= Aim =
Reproduce every one of the following items verbatim, leaving out the pictures.

= Material for this exercise =
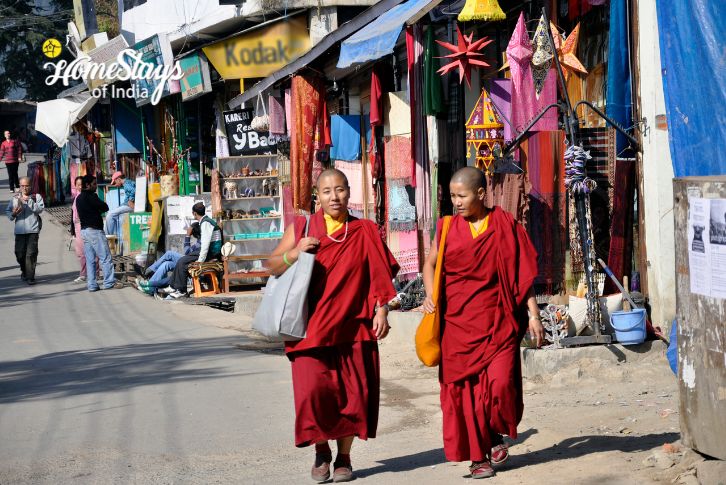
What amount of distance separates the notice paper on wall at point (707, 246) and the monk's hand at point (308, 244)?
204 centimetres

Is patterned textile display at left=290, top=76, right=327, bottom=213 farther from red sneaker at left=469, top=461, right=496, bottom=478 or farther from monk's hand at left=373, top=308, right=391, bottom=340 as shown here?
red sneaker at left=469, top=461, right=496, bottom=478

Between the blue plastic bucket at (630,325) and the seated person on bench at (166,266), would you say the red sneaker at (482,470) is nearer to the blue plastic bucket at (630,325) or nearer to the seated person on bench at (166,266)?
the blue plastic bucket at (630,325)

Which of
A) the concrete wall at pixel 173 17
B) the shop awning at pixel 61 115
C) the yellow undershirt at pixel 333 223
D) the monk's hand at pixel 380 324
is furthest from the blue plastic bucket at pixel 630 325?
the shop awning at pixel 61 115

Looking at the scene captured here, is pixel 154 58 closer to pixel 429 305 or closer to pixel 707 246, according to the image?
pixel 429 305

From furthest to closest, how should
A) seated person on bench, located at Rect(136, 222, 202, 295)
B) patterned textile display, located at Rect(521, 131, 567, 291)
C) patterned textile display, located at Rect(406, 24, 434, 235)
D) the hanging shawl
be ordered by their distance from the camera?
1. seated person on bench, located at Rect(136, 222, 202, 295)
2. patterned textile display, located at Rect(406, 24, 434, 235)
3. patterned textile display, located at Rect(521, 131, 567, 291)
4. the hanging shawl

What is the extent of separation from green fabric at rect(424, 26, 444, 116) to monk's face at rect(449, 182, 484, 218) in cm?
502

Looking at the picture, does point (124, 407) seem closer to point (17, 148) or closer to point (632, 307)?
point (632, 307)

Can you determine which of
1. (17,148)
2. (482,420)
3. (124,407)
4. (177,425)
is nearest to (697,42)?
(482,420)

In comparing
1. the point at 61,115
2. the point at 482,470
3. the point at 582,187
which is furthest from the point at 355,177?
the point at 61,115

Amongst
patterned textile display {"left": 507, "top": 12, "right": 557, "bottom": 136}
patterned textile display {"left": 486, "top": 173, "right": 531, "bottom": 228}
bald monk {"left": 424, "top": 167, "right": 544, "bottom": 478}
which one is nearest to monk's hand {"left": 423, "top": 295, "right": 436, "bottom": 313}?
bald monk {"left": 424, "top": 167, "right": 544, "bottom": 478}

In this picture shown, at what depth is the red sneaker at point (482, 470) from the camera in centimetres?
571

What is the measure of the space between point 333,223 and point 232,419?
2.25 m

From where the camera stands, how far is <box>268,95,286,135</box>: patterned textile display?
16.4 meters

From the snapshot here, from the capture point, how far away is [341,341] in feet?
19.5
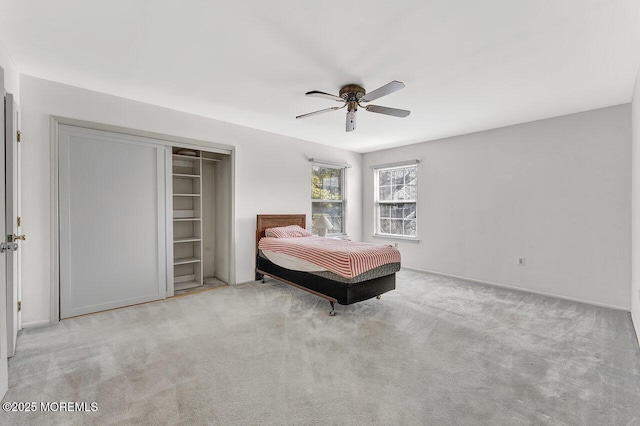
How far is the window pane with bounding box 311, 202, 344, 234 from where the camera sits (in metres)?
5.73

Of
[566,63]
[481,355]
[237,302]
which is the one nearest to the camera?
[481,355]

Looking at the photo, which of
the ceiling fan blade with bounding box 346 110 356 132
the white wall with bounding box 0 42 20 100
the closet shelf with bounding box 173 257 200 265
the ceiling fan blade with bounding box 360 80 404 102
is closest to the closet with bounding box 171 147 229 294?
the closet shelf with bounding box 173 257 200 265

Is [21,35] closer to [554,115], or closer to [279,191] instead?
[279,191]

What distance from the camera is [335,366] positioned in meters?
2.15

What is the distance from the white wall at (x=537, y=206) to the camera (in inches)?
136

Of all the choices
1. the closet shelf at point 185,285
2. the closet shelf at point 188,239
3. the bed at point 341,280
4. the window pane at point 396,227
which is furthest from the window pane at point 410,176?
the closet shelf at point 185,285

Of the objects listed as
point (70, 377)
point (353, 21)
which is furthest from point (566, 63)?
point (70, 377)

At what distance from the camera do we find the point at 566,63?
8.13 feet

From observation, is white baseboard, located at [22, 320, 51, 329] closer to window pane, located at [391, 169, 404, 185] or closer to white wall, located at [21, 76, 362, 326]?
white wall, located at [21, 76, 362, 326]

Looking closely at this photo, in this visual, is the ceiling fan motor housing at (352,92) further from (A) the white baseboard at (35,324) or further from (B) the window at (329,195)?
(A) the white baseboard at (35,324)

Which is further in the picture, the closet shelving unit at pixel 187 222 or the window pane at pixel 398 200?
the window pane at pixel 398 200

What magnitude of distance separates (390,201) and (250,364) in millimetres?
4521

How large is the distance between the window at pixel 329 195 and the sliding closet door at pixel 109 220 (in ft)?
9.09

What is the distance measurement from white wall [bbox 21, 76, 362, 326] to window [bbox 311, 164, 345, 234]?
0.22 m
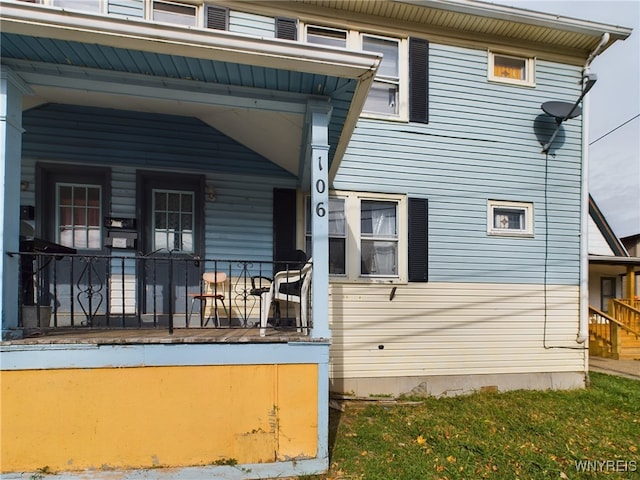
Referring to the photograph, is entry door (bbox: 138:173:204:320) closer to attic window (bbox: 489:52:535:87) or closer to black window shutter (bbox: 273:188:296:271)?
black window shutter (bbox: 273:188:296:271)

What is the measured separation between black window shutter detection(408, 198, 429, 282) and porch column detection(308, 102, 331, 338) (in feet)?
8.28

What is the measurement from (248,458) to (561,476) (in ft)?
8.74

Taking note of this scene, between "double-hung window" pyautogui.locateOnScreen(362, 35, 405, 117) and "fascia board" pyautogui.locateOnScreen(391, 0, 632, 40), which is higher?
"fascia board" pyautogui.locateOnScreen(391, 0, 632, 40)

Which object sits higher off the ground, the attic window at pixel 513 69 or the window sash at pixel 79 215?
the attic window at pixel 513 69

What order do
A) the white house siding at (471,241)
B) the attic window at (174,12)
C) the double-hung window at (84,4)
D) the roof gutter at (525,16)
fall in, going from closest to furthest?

= Finished task =
What amount of distance separates the notice paper on wall at point (707, 246) and the monk's hand at point (308, 244)?
204 centimetres

Is patterned textile display at left=290, top=76, right=327, bottom=213 farther from red sneaker at left=469, top=461, right=496, bottom=478 or farther from monk's hand at left=373, top=308, right=391, bottom=340 as shown here?
red sneaker at left=469, top=461, right=496, bottom=478

Between the blue plastic bucket at (630,325) and the seated person on bench at (166,266), would you say the red sneaker at (482,470) is nearer to the blue plastic bucket at (630,325) or nearer to the seated person on bench at (166,266)?
the blue plastic bucket at (630,325)

Which of
A) the concrete wall at pixel 173 17
B) the shop awning at pixel 61 115
C) the yellow undershirt at pixel 333 223
D) the monk's hand at pixel 380 324
is furthest from the blue plastic bucket at pixel 630 325?
the shop awning at pixel 61 115

Looking at the scene captured here, is pixel 154 58 closer to pixel 429 305 or closer to pixel 707 246, according to the image?
pixel 429 305

From furthest to closest, how should
A) seated person on bench, located at Rect(136, 222, 202, 295)
B) patterned textile display, located at Rect(521, 131, 567, 291)
C) patterned textile display, located at Rect(406, 24, 434, 235)
D) the hanging shawl
be ordered by their distance from the camera?
1. seated person on bench, located at Rect(136, 222, 202, 295)
2. patterned textile display, located at Rect(406, 24, 434, 235)
3. patterned textile display, located at Rect(521, 131, 567, 291)
4. the hanging shawl

What is the extent of separation from green fabric at rect(424, 26, 444, 116) to monk's face at rect(449, 182, 484, 218) in cm?
502

Looking at the picture, does point (124, 407) seem closer to point (17, 148) or closer to point (632, 307)?
point (632, 307)

Can you determine which of
1. (17,148)
2. (482,420)
3. (124,407)
4. (177,425)
is nearest to (697,42)?
(482,420)

In comparing
1. the point at 61,115
2. the point at 482,470
3. the point at 582,187
which is furthest from the point at 355,177?
the point at 61,115

Amongst
patterned textile display {"left": 507, "top": 12, "right": 557, "bottom": 136}
patterned textile display {"left": 486, "top": 173, "right": 531, "bottom": 228}
bald monk {"left": 424, "top": 167, "right": 544, "bottom": 478}
which one is nearest to monk's hand {"left": 423, "top": 295, "right": 436, "bottom": 313}?
bald monk {"left": 424, "top": 167, "right": 544, "bottom": 478}

In this picture shown, at what depth is the red sneaker at point (482, 470) from the camera in centimetres?
571

What is the measure of the space between point 333,223 and point 232,419?
2.25 m

From where the camera stands, how far is <box>268,95,286,135</box>: patterned textile display?
16.4 meters

From the snapshot here, from the capture point, how far away is [341,341] in feet?
19.5
How far is the window pane with bounding box 311, 202, 344, 234 from where the camera sits (in metres)?
5.73

Of
[566,63]
[481,355]
[237,302]
which is the one nearest to the camera?
[481,355]

Looking at the photo, which of
the ceiling fan blade with bounding box 346 110 356 132
the white wall with bounding box 0 42 20 100
the closet shelf with bounding box 173 257 200 265
the ceiling fan blade with bounding box 360 80 404 102
is closest to the closet with bounding box 171 147 229 294?
the closet shelf with bounding box 173 257 200 265

Is [21,35] closer to [554,115], or closer to [279,191] instead?
[279,191]

What distance from the camera is [335,366] positioned in meters?
2.15

What is the distance from the white wall at (x=537, y=206) to the camera (in inches)?
136

Of all the choices
1. the closet shelf at point 185,285
2. the closet shelf at point 188,239
3. the bed at point 341,280
4. the window pane at point 396,227
which is furthest from the window pane at point 410,176?
the closet shelf at point 185,285

Of the objects listed as
point (70, 377)
point (353, 21)
which is furthest from point (566, 63)?
point (70, 377)

At what distance from the camera do we find the point at 566,63?
8.13 feet

From observation, is white baseboard, located at [22, 320, 51, 329] closer to window pane, located at [391, 169, 404, 185] or closer to white wall, located at [21, 76, 362, 326]?
white wall, located at [21, 76, 362, 326]

Looking closely at this photo, in this visual, is the ceiling fan motor housing at (352,92) further from (A) the white baseboard at (35,324) or further from (B) the window at (329,195)?
(A) the white baseboard at (35,324)

Which is further in the picture, the closet shelving unit at pixel 187 222 or the window pane at pixel 398 200?
the window pane at pixel 398 200

What magnitude of distance separates (390,201) and (250,364) in millimetres?
4521

How large is the distance between the window at pixel 329 195 and the sliding closet door at pixel 109 220 (in ft)?
9.09

What is the distance measurement from white wall [bbox 21, 76, 362, 326] to window [bbox 311, 164, 345, 234]?
0.22 m
Referring to the photograph, is entry door (bbox: 138:173:204:320) closer to attic window (bbox: 489:52:535:87) or closer to black window shutter (bbox: 273:188:296:271)?
black window shutter (bbox: 273:188:296:271)

What is the measured separation between black window shutter detection(408, 198, 429, 282) and porch column detection(308, 102, 331, 338) (in feet)?
8.28

What is the measurement from (248,458) to (561,476) (in ft)?
8.74

Taking note of this scene, between "double-hung window" pyautogui.locateOnScreen(362, 35, 405, 117) and "fascia board" pyautogui.locateOnScreen(391, 0, 632, 40), which is higher?
"fascia board" pyautogui.locateOnScreen(391, 0, 632, 40)

Which object sits higher off the ground, the attic window at pixel 513 69 or the window sash at pixel 79 215?
the attic window at pixel 513 69

What order do
A) the white house siding at (471,241)
B) the attic window at (174,12)
C) the double-hung window at (84,4)
D) the roof gutter at (525,16)
fall in, going from closest to furthest?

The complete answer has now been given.